Sawada K, Caballé-Serrano J, Schuldt Filho G, Bosshardt D D, Schaller B, Buser D, Gruber R
Department of Cranio-maxillofacial Surgery, Inselspital, University of Bern, Bern, Switzerland; Laboratory of Oral Cell Biology, School of Dental Medicine, University of Bern, Bern, Switzerland.
Laboratory of Oral Cell Biology, School of Dental Medicine, University of Bern, Bern, Switzerland; Department of Oral Surgery and Stomatology, School of Dental Medicine, University of Bern, Bern, Switzerland; Department of Oral and Maxillofacial Surgery, College of Dentistry, Universitat Internacional de Catalunya, Barcelona, Spain.
Int J Oral Maxillofac Surg. 2015 Aug;44(8):1060-6. doi: 10.1016/j.ijom.2015.03.012. Epub 2015 Apr 11.
The autoclaving, pasteurization, and freezing of bone grafts to remove bacteria and viruses, and for preservation, respectively, is considered to alter biological properties during graft consolidation.
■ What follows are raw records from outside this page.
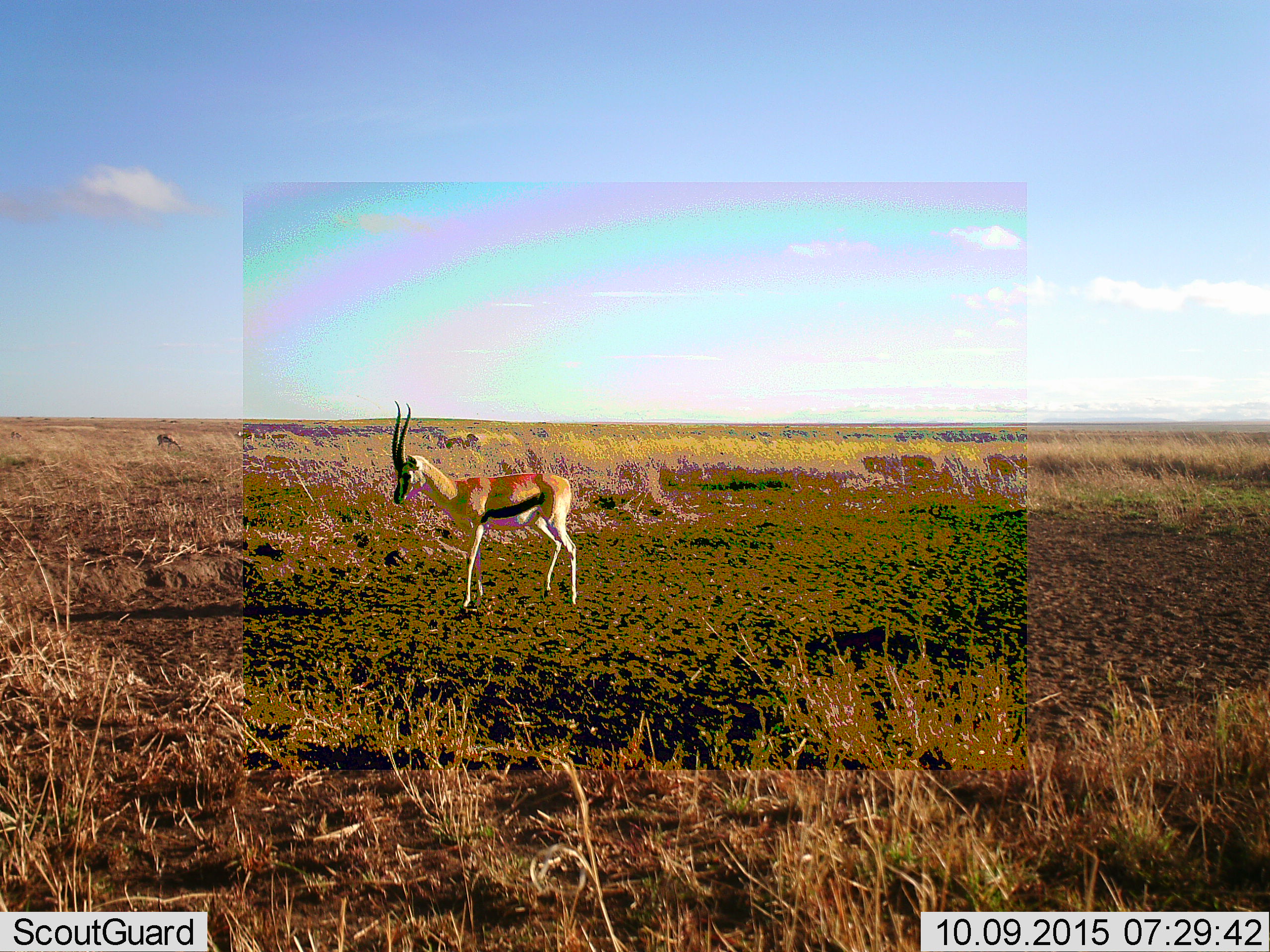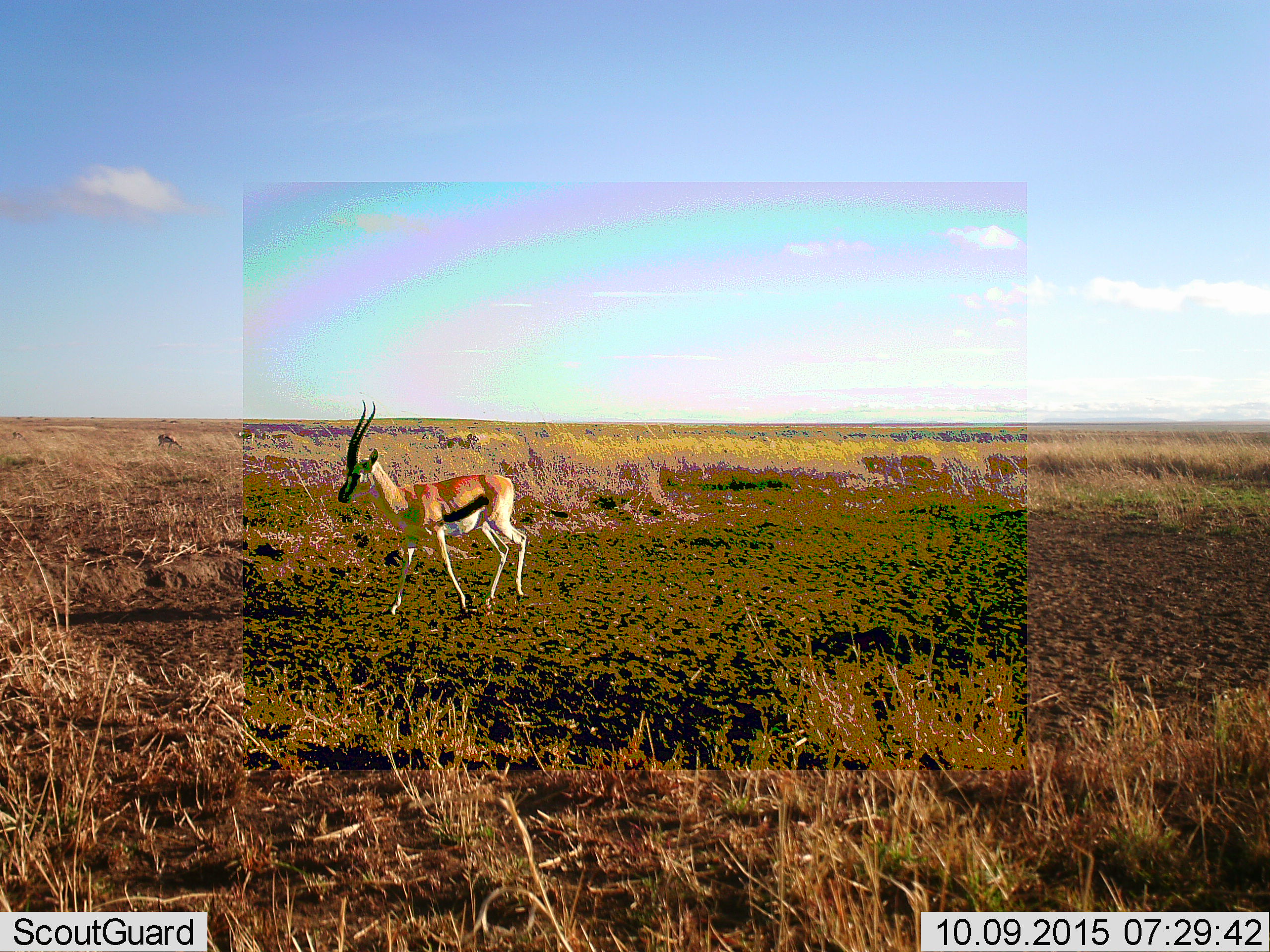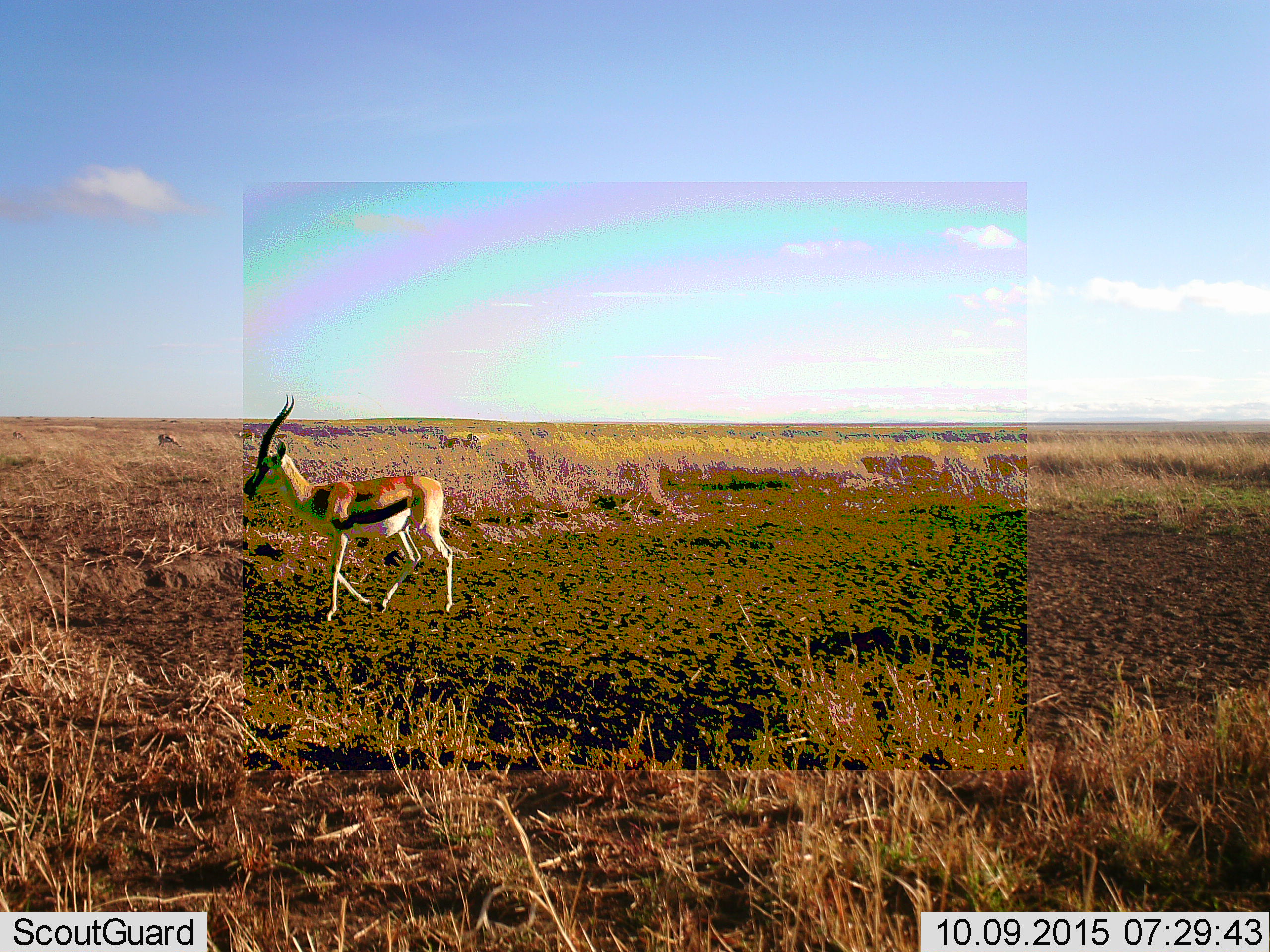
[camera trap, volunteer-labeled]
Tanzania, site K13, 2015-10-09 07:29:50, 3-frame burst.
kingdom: Animalia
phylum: Chordata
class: Mammalia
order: Artiodactyla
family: Bovidae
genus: Eudorcas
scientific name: Eudorcas thomsonii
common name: thomson's gazelle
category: gazellethomsons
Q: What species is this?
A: Gazellethomsons (thomson's gazelle) (Eudorcas thomsonii).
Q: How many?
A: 2.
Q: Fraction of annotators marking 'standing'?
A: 25%.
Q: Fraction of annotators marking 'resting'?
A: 0%.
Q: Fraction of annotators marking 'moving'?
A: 88%.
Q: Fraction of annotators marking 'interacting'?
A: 0%.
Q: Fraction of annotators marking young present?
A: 0%.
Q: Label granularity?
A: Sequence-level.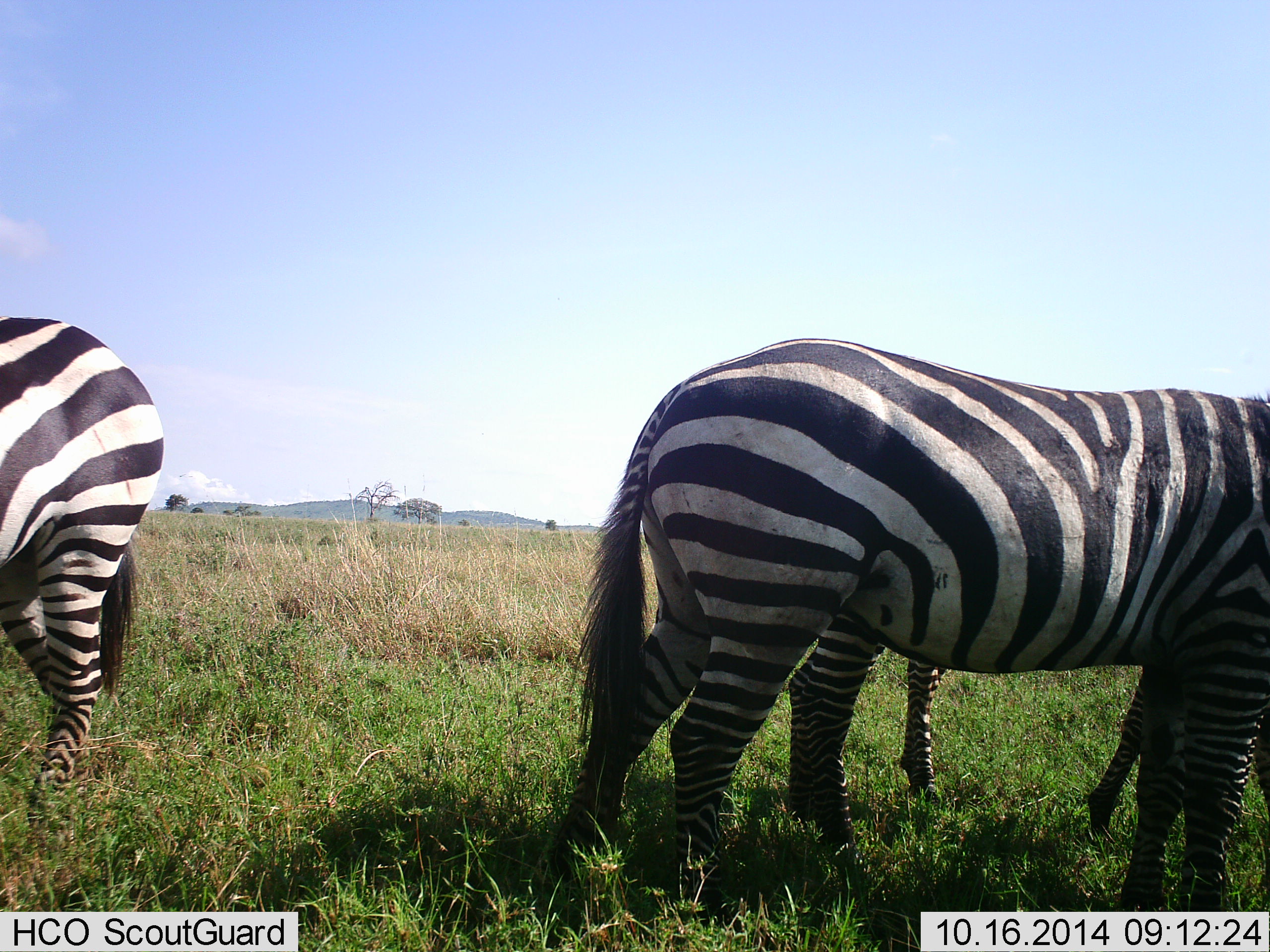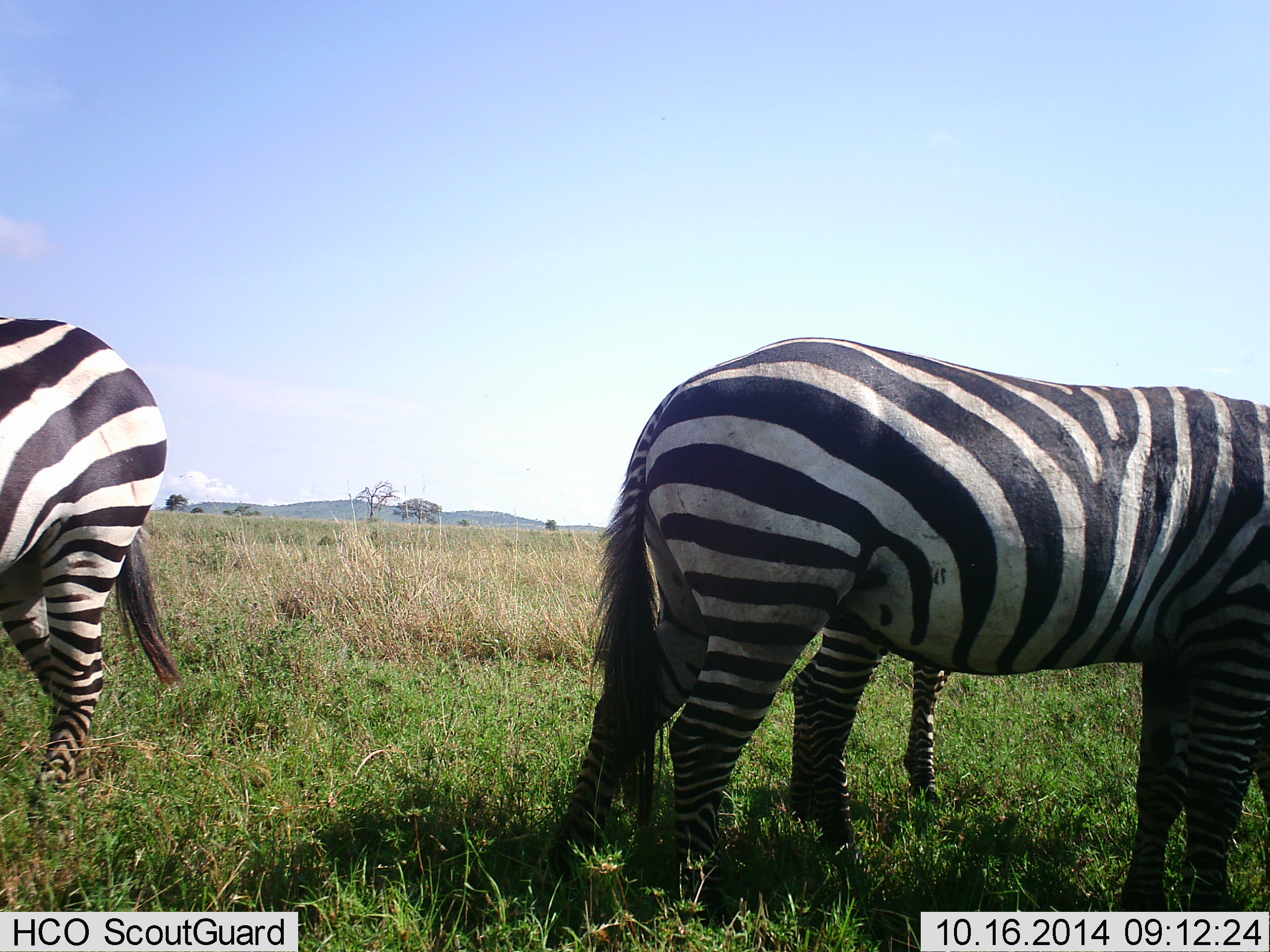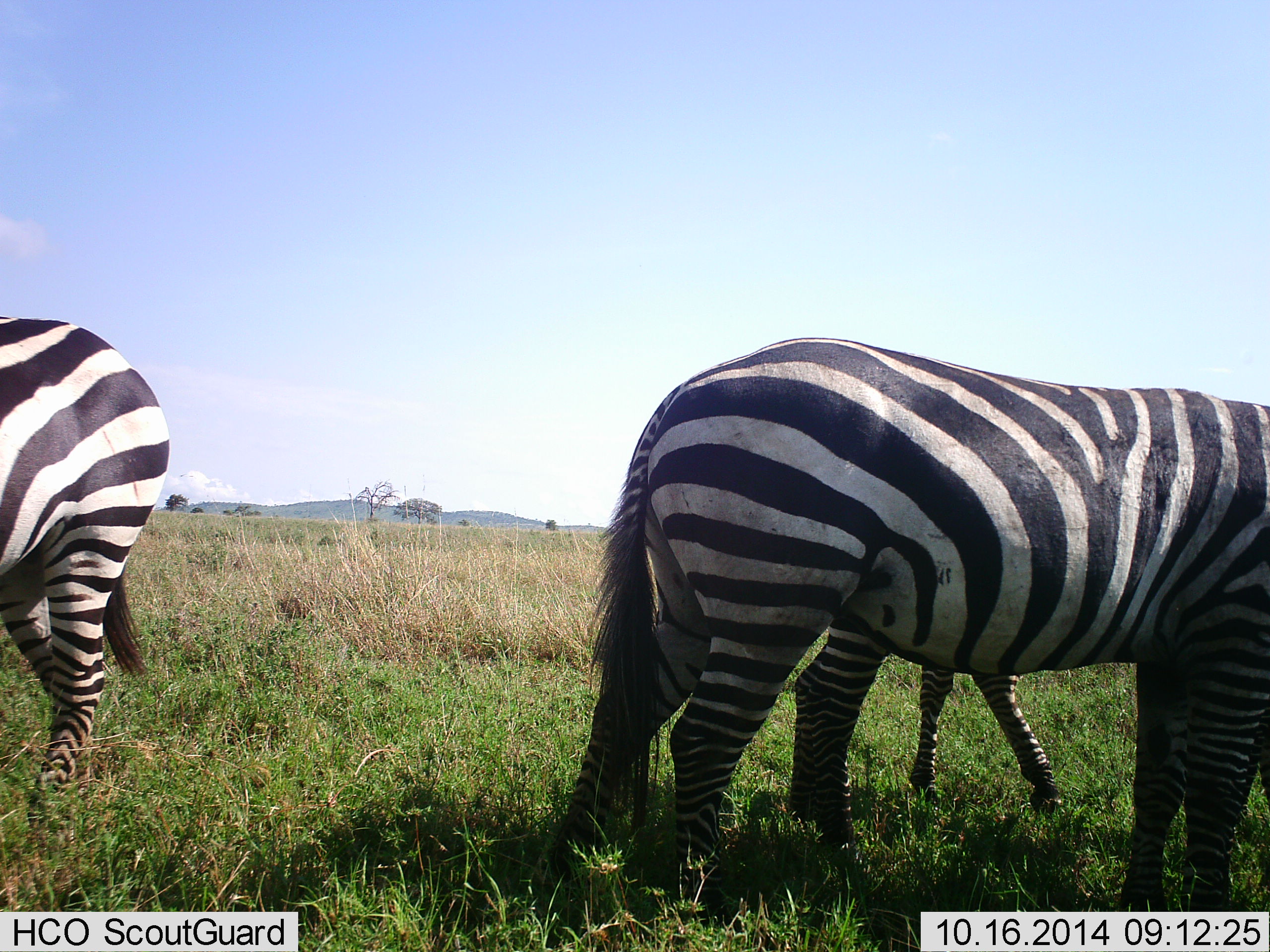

Fresh bone grafts release paracrine-like signals that are considered to support tissue regeneration. However, the impact of the autoclaving, pasteurization, and freezing of bone grafts on paracrine signals remains unknown. Therefore, conditioned medium was prepared from porcine cortical bone chips that had undergone thermal processing. The biological properties of the bone-conditioned medium were assessed by examining the changes in expression of target genes in oral fibroblasts. The data showed that conditioned medium obtained from bone chips that had undergone pasteurization and freezing changed the expression of adrenomedullin, pentraxin 3, BTB/POZ domain-containing protein 11, interleukin 11, NADPH oxidase 4, and proteoglycan 4 by at least five-fold in oral fibroblasts. Bone-conditioned medium obtained from autoclaved bone chips, however, failed to change the expression of the respective genes. Also, when bone-conditioned medium was prepared from fresh bone chips, autoclaving blocked the capacity of bone-conditioned medium to modulate gene expression. These in vitro results suggest that pasteurization and freezing of bone grafts preserve the release of biologically active paracrine signals, but autoclaving does not.
对骨移植材料进行高压灭菌、巴氏消毒和冷冻,分别用于去除细菌和病毒以及保存,但这些操作被认为会在移植材料融合过程中改变其生物学特性。新鲜骨移植材料会释放类似旁分泌的信号,这些信号被认为有助于组织再生。然而,骨移植材料的高压灭菌、巴氏消毒和冷冻对旁分泌信号的影响尚不清楚。因此,我们从经过热处理的猪皮质骨碎片中制备了条件培养基。通过检测口腔成纤维细胞中靶基因表达的变化,评估了骨条件培养基的生物学特性。数据显示,从经过巴氏消毒和冷冻的骨碎片中获得的条件培养基,可使口腔成纤维细胞中肾上腺髓质素、五聚素3、含BTB/POZ结构域蛋白11、白细胞介素11、NADPH氧化酶4和蛋白聚糖4的表达变化至少五倍。然而,从高压灭菌的骨碎片中获得的骨条件培养基未能改变相应基因的表达。此外,当从新鲜骨碎片制备骨条件培养基时,高压灭菌会阻碍骨条件培养基调节基因表达的能力。这些体外实验结果表明,骨移植材料的巴氏消毒和冷冻可保留生物活性旁分泌信号的释放,但高压灭菌则不能。